→ **Stored data**:
============================================================
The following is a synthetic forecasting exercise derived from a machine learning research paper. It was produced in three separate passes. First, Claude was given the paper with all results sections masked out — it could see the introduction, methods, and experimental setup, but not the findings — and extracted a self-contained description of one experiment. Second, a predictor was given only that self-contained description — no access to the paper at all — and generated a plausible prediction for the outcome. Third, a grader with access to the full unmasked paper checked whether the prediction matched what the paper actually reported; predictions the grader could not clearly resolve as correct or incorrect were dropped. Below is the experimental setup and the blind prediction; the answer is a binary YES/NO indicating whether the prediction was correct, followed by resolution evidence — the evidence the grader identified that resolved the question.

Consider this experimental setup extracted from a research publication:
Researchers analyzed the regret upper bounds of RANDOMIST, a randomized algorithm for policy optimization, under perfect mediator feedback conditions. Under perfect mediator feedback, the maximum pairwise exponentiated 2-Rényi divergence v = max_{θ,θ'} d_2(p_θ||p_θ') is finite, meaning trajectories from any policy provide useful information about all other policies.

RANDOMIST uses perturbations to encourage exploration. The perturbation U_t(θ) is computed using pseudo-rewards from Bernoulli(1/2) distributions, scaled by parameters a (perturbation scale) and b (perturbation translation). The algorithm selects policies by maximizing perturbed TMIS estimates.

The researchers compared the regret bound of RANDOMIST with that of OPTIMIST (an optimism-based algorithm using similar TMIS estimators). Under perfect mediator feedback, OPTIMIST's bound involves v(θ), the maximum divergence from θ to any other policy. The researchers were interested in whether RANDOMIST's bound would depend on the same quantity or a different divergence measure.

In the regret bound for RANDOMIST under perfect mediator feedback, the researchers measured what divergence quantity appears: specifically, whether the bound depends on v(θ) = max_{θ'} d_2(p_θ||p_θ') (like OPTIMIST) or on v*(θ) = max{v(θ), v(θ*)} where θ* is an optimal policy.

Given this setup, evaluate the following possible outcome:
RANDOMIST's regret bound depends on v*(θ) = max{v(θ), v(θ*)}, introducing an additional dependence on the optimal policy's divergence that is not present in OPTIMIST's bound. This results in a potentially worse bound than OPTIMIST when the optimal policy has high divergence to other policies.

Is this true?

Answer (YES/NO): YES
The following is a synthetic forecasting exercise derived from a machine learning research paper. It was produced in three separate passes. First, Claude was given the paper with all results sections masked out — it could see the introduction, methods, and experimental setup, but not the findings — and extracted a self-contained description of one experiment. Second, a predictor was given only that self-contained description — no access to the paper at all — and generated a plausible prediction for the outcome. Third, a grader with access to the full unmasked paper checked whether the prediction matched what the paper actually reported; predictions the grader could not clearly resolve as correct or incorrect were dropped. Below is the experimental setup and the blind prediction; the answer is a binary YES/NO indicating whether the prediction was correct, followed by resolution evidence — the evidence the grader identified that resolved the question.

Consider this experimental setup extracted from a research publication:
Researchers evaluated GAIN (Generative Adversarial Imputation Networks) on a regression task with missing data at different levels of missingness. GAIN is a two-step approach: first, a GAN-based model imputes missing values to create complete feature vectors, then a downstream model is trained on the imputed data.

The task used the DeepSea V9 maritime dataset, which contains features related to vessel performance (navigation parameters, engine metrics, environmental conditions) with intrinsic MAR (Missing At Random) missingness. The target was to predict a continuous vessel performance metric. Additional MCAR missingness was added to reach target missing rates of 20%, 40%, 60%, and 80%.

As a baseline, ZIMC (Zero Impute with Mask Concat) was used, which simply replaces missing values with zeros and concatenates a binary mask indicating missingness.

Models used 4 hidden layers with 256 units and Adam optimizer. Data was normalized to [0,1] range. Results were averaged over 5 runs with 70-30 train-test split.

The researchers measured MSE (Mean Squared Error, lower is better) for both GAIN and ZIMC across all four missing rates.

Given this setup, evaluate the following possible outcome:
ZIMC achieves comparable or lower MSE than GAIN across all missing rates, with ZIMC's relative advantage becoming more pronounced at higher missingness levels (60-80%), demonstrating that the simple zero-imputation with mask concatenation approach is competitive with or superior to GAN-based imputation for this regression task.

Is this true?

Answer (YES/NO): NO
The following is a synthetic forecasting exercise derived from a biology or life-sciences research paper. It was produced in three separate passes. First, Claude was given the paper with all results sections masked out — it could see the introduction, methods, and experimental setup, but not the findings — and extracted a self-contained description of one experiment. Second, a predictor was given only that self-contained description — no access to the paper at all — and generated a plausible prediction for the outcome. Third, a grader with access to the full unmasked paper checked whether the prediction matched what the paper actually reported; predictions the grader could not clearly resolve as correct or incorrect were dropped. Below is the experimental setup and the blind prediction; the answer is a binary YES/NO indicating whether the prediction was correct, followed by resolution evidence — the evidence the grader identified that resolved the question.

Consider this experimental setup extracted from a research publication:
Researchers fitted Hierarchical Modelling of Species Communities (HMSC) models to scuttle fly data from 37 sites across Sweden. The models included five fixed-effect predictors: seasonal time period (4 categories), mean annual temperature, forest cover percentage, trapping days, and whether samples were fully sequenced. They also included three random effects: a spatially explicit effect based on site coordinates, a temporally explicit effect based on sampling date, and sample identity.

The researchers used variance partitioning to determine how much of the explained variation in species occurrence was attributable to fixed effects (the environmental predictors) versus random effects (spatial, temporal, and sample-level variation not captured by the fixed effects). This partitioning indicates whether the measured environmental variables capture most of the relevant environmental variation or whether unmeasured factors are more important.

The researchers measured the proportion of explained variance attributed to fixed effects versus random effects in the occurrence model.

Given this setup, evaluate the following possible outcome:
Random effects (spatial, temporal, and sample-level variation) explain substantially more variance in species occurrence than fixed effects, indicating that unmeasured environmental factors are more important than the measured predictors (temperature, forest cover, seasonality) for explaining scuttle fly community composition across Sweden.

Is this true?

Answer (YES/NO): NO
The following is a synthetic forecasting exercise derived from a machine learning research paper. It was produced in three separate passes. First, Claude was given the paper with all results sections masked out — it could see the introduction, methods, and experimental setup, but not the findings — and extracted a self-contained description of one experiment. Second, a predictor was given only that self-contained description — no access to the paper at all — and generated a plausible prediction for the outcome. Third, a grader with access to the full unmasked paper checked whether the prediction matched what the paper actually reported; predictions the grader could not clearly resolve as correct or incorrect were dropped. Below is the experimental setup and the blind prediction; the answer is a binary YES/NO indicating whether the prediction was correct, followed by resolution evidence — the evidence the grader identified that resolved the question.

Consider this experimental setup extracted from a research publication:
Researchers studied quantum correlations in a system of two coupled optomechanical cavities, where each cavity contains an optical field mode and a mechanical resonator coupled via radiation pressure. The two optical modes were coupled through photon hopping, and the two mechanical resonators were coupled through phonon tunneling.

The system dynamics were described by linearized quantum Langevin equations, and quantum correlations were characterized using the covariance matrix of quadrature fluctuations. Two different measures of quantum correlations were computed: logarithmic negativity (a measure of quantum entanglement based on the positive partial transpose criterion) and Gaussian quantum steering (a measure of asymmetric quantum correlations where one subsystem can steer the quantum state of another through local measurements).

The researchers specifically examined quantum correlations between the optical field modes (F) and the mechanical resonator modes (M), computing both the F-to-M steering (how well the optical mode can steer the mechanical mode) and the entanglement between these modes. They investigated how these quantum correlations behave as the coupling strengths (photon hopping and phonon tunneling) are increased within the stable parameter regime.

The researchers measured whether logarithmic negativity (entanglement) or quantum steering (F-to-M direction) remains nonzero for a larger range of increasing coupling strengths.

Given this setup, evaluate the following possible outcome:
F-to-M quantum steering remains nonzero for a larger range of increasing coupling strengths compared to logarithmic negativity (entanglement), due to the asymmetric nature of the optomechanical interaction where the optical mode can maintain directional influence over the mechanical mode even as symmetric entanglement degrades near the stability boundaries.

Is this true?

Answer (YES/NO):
============================================================
→ **Exercise description**: Exactness is what counts here: write out every record again.

→ **Solution to this task**:
The following is a synthetic forecasting exercise derived from a machine learning research paper. It was produced in three separate passes. First, Claude was given the paper with all results sections masked out — it could see the introduction, methods, and experimental setup, but not the findings — and extracted a self-contained description of one experiment. Second, a predictor was given only that self-contained description — no access to the paper at all — and generated a plausible prediction for the outcome. Third, a grader with access to the full unmasked paper checked whether the prediction matched what the paper actually reported; predictions the grader could not clearly resolve as correct or incorrect were dropped. Below is the experimental setup and the blind prediction; the answer is a binary YES/NO indicating whether the prediction was correct, followed by resolution evidence — the evidence the grader identified that resolved the question.

Consider this experimental setup extracted from a research publication:
Researchers analyzed the regret upper bounds of RANDOMIST, a randomized algorithm for policy optimization, under perfect mediator feedback conditions. Under perfect mediator feedback, the maximum pairwise exponentiated 2-Rényi divergence v = max_{θ,θ'} d_2(p_θ||p_θ') is finite, meaning trajectories from any policy provide useful information about all other policies.

RANDOMIST uses perturbations to encourage exploration. The perturbation U_t(θ) is computed using pseudo-rewards from Bernoulli(1/2) distributions, scaled by parameters a (perturbation scale) and b (perturbation translation). The algorithm selects policies by maximizing perturbed TMIS estimates.

The researchers compared the regret bound of RANDOMIST with that of OPTIMIST (an optimism-based algorithm using similar TMIS estimators). Under perfect mediator feedback, OPTIMIST's bound involves v(θ), the maximum divergence from θ to any other policy. The researchers were interested in whether RANDOMIST's bound would depend on the same quantity or a different divergence measure.

In the regret bound for RANDOMIST under perfect mediator feedback, the researchers measured what divergence quantity appears: specifically, whether the bound depends on v(θ) = max_{θ'} d_2(p_θ||p_θ') (like OPTIMIST) or on v*(θ) = max{v(θ), v(θ*)} where θ* is an optimal policy.

Given this setup, evaluate the following possible outcome:
RANDOMIST's regret bound depends on v*(θ) = max{v(θ), v(θ*)}, introducing an additional dependence on the optimal policy's divergence that is not present in OPTIMIST's bound. This results in a potentially worse bound than OPTIMIST when the optimal policy has high divergence to other policies.

Is this true?

Answer (YES/NO): YES
The following is a synthetic forecasting exercise derived from a machine learning research paper. It was produced in three separate passes. First, Claude was given the paper with all results sections masked out — it could see the introduction, methods, and experimental setup, but not the findings — and extracted a self-contained description of one experiment. Second, a predictor was given only that self-contained description — no access to the paper at all — and generated a plausible prediction for the outcome. Third, a grader with access to the full unmasked paper checked whether the prediction matched what the paper actually reported; predictions the grader could not clearly resolve as correct or incorrect were dropped. Below is the experimental setup and the blind prediction; the answer is a binary YES/NO indicating whether the prediction was correct, followed by resolution evidence — the evidence the grader identified that resolved the question.

Consider this experimental setup extracted from a research publication:
Researchers evaluated GAIN (Generative Adversarial Imputation Networks) on a regression task with missing data at different levels of missingness. GAIN is a two-step approach: first, a GAN-based model imputes missing values to create complete feature vectors, then a downstream model is trained on the imputed data.

The task used the DeepSea V9 maritime dataset, which contains features related to vessel performance (navigation parameters, engine metrics, environmental conditions) with intrinsic MAR (Missing At Random) missingness. The target was to predict a continuous vessel performance metric. Additional MCAR missingness was added to reach target missing rates of 20%, 40%, 60%, and 80%.

As a baseline, ZIMC (Zero Impute with Mask Concat) was used, which simply replaces missing values with zeros and concatenates a binary mask indicating missingness.

Models used 4 hidden layers with 256 units and Adam optimizer. Data was normalized to [0,1] range. Results were averaged over 5 runs with 70-30 train-test split.

The researchers measured MSE (Mean Squared Error, lower is better) for both GAIN and ZIMC across all four missing rates.

Given this setup, evaluate the following possible outcome:
ZIMC achieves comparable or lower MSE than GAIN across all missing rates, with ZIMC's relative advantage becoming more pronounced at higher missingness levels (60-80%), demonstrating that the simple zero-imputation with mask concatenation approach is competitive with or superior to GAN-based imputation for this regression task.

Is this true?

Answer (YES/NO): NO
The following is a synthetic forecasting exercise derived from a biology or life-sciences research paper. It was produced in three separate passes. First, Claude was given the paper with all results sections masked out — it could see the introduction, methods, and experimental setup, but not the findings — and extracted a self-contained description of one experiment. Second, a predictor was given only that self-contained description — no access to the paper at all — and generated a plausible prediction for the outcome. Third, a grader with access to the full unmasked paper checked whether the prediction matched what the paper actually reported; predictions the grader could not clearly resolve as correct or incorrect were dropped. Below is the experimental setup and the blind prediction; the answer is a binary YES/NO indicating whether the prediction was correct, followed by resolution evidence — the evidence the grader identified that resolved the question.

Consider this experimental setup extracted from a research publication:
Researchers fitted Hierarchical Modelling of Species Communities (HMSC) models to scuttle fly data from 37 sites across Sweden. The models included five fixed-effect predictors: seasonal time period (4 categories), mean annual temperature, forest cover percentage, trapping days, and whether samples were fully sequenced. They also included three random effects: a spatially explicit effect based on site coordinates, a temporally explicit effect based on sampling date, and sample identity.

The researchers used variance partitioning to determine how much of the explained variation in species occurrence was attributable to fixed effects (the environmental predictors) versus random effects (spatial, temporal, and sample-level variation not captured by the fixed effects). This partitioning indicates whether the measured environmental variables capture most of the relevant environmental variation or whether unmeasured factors are more important.

The researchers measured the proportion of explained variance attributed to fixed effects versus random effects in the occurrence model.

Given this setup, evaluate the following possible outcome:
Random effects (spatial, temporal, and sample-level variation) explain substantially more variance in species occurrence than fixed effects, indicating that unmeasured environmental factors are more important than the measured predictors (temperature, forest cover, seasonality) for explaining scuttle fly community composition across Sweden.

Is this true?

Answer (YES/NO): NO
The following is a synthetic forecasting exercise derived from a machine learning research paper. It was produced in three separate passes. First, Claude was given the paper with all results sections masked out — it could see the introduction, methods, and experimental setup, but not the findings — and extracted a self-contained description of one experiment. Second, a predictor was given only that self-contained description — no access to the paper at all — and generated a plausible prediction for the outcome. Third, a grader with access to the full unmasked paper checked whether the prediction matched what the paper actually reported; predictions the grader could not clearly resolve as correct or incorrect were dropped. Below is the experimental setup and the blind prediction; the answer is a binary YES/NO indicating whether the prediction was correct, followed by resolution evidence — the evidence the grader identified that resolved the question.

Consider this experimental setup extracted from a research publication:
Researchers studied quantum correlations in a system of two coupled optomechanical cavities, where each cavity contains an optical field mode and a mechanical resonator coupled via radiation pressure. The two optical modes were coupled through photon hopping, and the two mechanical resonators were coupled through phonon tunneling.

The system dynamics were described by linearized quantum Langevin equations, and quantum correlations were characterized using the covariance matrix of quadrature fluctuations. Two different measures of quantum correlations were computed: logarithmic negativity (a measure of quantum entanglement based on the positive partial transpose criterion) and Gaussian quantum steering (a measure of asymmetric quantum correlations where one subsystem can steer the quantum state of another through local measurements).

The researchers specifically examined quantum correlations between the optical field modes (F) and the mechanical resonator modes (M), computing both the F-to-M steering (how well the optical mode can steer the mechanical mode) and the entanglement between these modes. They investigated how these quantum correlations behave as the coupling strengths (photon hopping and phonon tunneling) are increased within the stable parameter regime.

The researchers measured whether logarithmic negativity (entanglement) or quantum steering (F-to-M direction) remains nonzero for a larger range of increasing coupling strengths.

Given this setup, evaluate the following possible outcome:
F-to-M quantum steering remains nonzero for a larger range of increasing coupling strengths compared to logarithmic negativity (entanglement), due to the asymmetric nature of the optomechanical interaction where the optical mode can maintain directional influence over the mechanical mode even as symmetric entanglement degrades near the stability boundaries.

Is this true?

Answer (YES/NO):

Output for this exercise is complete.